The EU is not arriving at COP30 as a neutral actor. This is a bloc whose member states built wealth through extraction — of land, labour, and fossil energy — and which remains among the world’s highest historical emitters. Europe’s legitimacy in climate diplomacy never rested on neutrality, but on a willingness to repair harm: to decarbonise early, to finance transition elsewhere, to set rules that extend beyond its borders. For a time, the Green Deal helped that narrative hold. Europe could say it was not only demanding ambition from others — it was taking political and economic risks itself.

Europe’s legitimacy in climate diplomacy never rested on neutrality, but on a willingness to repair harm.

But legitimacy is not a heritage asset; it is a balance sheet.

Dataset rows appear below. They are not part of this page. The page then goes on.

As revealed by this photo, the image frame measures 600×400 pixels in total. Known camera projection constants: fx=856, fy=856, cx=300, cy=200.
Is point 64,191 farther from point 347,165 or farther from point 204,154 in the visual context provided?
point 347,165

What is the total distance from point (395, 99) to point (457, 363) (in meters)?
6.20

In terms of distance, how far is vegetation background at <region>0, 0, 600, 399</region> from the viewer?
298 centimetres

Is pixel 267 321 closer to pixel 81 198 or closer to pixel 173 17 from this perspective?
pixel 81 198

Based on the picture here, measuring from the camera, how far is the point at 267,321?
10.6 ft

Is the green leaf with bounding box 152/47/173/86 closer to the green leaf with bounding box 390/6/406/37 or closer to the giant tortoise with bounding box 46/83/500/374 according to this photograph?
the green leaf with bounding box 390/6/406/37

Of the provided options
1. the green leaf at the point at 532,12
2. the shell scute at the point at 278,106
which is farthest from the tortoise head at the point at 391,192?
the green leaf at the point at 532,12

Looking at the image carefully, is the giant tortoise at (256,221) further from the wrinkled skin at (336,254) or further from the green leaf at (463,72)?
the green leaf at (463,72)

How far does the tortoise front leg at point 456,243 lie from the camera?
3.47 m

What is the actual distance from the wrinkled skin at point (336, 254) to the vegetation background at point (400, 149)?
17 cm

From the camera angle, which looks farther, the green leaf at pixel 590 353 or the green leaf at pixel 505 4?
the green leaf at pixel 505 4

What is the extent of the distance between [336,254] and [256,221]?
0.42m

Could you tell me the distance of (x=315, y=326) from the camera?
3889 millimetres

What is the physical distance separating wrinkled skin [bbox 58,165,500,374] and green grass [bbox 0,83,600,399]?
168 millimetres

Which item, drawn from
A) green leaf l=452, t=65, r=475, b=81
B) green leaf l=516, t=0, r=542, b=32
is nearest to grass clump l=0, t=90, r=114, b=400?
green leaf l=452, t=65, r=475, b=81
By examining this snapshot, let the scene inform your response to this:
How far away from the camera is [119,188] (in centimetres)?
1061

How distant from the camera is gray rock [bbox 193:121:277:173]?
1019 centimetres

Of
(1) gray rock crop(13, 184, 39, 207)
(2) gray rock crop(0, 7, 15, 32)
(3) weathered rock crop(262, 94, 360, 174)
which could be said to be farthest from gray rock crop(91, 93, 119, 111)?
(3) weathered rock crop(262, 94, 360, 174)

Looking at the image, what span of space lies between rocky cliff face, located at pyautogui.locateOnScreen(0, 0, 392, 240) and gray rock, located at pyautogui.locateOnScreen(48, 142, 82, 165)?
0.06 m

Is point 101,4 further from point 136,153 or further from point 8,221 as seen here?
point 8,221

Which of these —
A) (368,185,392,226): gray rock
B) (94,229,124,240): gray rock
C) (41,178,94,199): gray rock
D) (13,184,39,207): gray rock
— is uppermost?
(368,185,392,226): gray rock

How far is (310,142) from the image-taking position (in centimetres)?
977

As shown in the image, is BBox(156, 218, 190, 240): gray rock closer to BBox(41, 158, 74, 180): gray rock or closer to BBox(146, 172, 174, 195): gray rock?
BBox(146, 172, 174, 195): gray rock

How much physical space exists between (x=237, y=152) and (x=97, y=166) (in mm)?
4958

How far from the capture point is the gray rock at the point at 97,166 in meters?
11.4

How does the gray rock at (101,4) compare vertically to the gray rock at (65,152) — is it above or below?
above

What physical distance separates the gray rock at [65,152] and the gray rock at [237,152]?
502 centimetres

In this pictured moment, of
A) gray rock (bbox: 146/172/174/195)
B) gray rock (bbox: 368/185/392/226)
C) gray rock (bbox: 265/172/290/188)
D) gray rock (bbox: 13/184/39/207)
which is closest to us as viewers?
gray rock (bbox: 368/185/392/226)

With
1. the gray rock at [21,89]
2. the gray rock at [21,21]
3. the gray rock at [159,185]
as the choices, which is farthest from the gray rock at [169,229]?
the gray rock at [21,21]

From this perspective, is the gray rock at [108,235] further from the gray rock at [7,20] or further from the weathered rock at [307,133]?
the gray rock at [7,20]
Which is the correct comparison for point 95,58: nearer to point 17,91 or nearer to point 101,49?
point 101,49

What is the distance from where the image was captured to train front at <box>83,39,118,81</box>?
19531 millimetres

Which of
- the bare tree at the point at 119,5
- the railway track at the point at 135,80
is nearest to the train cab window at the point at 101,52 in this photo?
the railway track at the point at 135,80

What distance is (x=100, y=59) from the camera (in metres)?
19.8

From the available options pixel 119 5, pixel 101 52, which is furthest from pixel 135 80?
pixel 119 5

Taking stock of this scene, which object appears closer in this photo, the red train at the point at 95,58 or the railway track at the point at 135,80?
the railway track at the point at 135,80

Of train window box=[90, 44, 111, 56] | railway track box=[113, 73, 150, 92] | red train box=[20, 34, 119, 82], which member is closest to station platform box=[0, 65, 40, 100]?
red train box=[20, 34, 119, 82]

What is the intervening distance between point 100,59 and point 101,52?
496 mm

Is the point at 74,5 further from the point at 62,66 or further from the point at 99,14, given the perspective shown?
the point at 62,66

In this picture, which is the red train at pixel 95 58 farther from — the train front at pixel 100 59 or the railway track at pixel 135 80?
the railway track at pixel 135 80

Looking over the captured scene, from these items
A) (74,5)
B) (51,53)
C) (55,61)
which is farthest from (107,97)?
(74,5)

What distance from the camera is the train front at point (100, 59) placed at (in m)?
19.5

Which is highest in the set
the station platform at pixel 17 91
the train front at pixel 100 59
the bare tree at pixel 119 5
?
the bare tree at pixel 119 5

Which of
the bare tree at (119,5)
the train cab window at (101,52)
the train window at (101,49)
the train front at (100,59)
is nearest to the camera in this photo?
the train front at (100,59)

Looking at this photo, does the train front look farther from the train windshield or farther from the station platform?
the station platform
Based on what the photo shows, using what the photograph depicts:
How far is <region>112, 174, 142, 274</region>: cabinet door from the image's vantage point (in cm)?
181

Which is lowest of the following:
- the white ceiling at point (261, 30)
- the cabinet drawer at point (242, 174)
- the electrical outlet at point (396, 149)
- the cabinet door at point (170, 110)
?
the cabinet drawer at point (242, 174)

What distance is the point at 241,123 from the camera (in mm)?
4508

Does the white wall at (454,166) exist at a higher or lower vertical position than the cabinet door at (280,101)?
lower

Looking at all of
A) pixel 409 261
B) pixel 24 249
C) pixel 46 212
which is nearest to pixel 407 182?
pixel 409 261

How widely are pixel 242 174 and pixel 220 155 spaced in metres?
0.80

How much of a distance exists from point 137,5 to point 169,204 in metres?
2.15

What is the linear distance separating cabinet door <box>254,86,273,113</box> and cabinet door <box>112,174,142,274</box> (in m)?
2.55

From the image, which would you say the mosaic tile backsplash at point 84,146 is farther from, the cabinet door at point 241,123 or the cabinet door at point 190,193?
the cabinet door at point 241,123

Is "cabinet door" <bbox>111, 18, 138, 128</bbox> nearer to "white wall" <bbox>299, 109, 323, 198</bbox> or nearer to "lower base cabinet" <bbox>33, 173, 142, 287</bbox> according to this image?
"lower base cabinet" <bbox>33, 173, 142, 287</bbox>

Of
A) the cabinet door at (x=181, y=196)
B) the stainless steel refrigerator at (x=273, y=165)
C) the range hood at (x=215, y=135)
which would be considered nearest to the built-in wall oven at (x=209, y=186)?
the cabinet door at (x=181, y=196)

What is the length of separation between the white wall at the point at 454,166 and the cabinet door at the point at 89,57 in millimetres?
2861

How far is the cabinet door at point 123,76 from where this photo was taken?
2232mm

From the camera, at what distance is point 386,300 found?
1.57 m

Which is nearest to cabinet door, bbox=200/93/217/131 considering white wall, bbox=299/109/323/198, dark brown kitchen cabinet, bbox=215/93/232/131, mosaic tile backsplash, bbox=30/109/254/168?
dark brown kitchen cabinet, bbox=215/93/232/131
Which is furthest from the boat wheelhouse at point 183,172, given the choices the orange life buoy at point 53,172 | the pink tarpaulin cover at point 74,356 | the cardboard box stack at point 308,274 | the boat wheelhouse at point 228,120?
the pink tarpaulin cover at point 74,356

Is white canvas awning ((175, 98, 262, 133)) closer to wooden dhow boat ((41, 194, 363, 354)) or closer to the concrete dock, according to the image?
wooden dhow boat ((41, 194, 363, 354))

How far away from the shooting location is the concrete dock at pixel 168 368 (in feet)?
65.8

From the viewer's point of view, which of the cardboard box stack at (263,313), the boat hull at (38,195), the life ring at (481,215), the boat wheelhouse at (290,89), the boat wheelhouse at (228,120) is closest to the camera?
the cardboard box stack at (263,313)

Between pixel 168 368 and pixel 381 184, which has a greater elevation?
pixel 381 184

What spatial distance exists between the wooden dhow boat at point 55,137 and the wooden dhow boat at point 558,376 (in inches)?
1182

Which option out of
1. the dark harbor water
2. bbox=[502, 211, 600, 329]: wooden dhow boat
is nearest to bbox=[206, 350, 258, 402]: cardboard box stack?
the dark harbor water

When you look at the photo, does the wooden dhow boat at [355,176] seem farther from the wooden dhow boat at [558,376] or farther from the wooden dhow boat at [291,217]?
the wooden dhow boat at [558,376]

Retreat into caution, loopholes and climate mercantilism sharpens an old critique heard across the Global South: that European leadership ends where European comfort begins. COP30 in Belém — in the Amazon — makes that judgement unavoidable. It is a summit held in a region shaped by colonial extraction, ecological violence and ongoing struggles for land justice. Europe will arrive asking for trust, ambition and forest protection. Many will watch to see whether it brings consistency to match its rhetoric.

A Closing Reckoning and a Choice

This year, COP30 convenes amid a transformed climate reality, with the Earth’s system approaching its first tipping point. In 2024, global temperatures surpassed 1.5°C above pre-industrial levels for the first time. Sustained breaches of this threshold — the most ambitious target of the Paris Agreement — are now “inevitable,” as UN Secretary-General António Guterres recently acknowledged.

Nearly a decade after the adoption of the Paris Agreement, the conference will unfold in a vastly different geopolitical landscape that characterized 12 December 2015. Today, it is defined above all by a renewed withdrawal of the United States, which now openly threatens trade retaliation to pressure other countries into lowering their ambitions. This shift comes amid a surge in conflicts and trade wars, as well as intensifying competition for access to the rare earths and minerals vital to the energy transition.

Belém won’t judge Europe on speeches, but on direction.

Within this context, Europe’s challenge is not technical. It is political. The tools exist: laws, finance, institutions, scientific clarity. What’s missing is not knowledge but determination - the willingness to treat climate not as a phase of policy, but as the organising principle of economic and diplomatic life.

If Europe wants to speak for the planet in Belém, it must show it still believes in what it once promised - abroad and at home. The next phase will show whether Europe’s climate project bends or breaks; whether hesitation becomes habit; whether responsibility remains a principle or becomes a slogan. Belém won’t judge Europe on speeches, but on direction. The Green Deal began as a promise to the world. Keeping it — fully, not selectively — is how Europe earns the right to lead.